If from such appearances any one should draw the conclusion that in reality we have no Emperor, he would not be far from the truth. Over and over again it must be repeated: There is perhaps no people more faithful to the Emperor than ours in the south, but the Emperor derives no advantage from our fidelity. True, the sacred dragon stands on the little column at the end of the village, and ever since the beginning of human memory it has breathed out its fiery breath in the direction of Pekin in token of homage—but Pekin itself is far stranger to the people in our village than the next world. Can there really be a village where the houses stand side by side, covering all the fields for a greater distance than one can see from our hills, and can there be dense crowds of people packed between these houses day and night? We find it more difficult to picture such a city than to believe that Pekin and its Emperor are one, a cloud, say, peacefully voyaging beneath the sun in the course of the ages.
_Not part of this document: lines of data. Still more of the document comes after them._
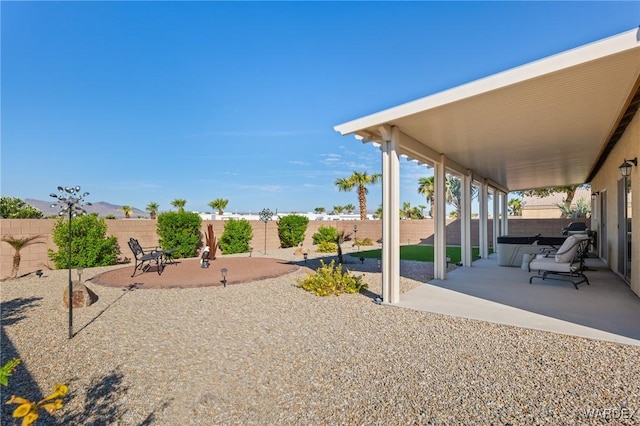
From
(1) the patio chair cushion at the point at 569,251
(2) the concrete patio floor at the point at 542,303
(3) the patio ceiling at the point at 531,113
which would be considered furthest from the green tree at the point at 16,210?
(1) the patio chair cushion at the point at 569,251

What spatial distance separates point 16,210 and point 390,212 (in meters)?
23.5

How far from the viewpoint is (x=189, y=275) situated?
894 cm

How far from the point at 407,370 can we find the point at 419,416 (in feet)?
2.46

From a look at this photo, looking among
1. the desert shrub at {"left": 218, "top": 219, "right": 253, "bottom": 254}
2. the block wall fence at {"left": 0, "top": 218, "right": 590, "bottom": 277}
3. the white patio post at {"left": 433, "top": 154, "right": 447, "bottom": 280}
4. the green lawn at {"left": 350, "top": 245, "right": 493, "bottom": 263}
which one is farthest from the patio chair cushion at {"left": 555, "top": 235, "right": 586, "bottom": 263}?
the desert shrub at {"left": 218, "top": 219, "right": 253, "bottom": 254}

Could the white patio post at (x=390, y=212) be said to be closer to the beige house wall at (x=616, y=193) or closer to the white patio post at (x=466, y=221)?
the beige house wall at (x=616, y=193)

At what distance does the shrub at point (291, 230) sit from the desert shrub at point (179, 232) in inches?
206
Now the result of holding such opinions is a life on the whole free and unconstrained. By no means immoral, however; hardly ever have I found in my travels such pure morals as in my native village. But yet a life that is subject to no contemporary law, and attends only to the exhortations and warnings which come to us from olden times…This attitude is certainly no virtue. All the more remarkable is it that this very weakness should seem to be one of the greatest unifying influences among our people; indeed, if one may dare to use the expression, the very ground on which we live. To set about establishing a fundamental defect here would mean undermining not only our consciences, but, what is far worse, our feet.